Wow, I had forgotten that one. It was great!

Also in SciFi "The Day The Earth Stood Still" is probably the ultimate. It's interesting that the story makes it superior to all of the later special effects movies I have seen.

Since I see there are quite a few SciFi fans here, Has anyone heard about a new "Stranger In A Strange Land" being planned? I'm talking about the Heinlein novel, not that other movie already out there with the same name.


----------



## Mike Petrik (Jul 5, 2005)

PedanticTurkey said:


> Capitalism?
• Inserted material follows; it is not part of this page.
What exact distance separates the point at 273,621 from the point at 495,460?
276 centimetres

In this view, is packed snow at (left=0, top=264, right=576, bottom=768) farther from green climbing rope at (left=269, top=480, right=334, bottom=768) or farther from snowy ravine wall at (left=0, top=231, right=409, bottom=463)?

The movie is about exploiting the coercive power of government for personal profit.
> 
> That's not capitalism... that's more like being a junior senator from Illinois.


Indeed. + 1


----------



## The Gabba Goul (Feb 11, 2005)

Mike Petrik said:


> Indeed. + 1


+2...


----------



## 16128 (Feb 8, 2005)

I like so many it's hard to narrow it down to one. If I had to... Casablanca.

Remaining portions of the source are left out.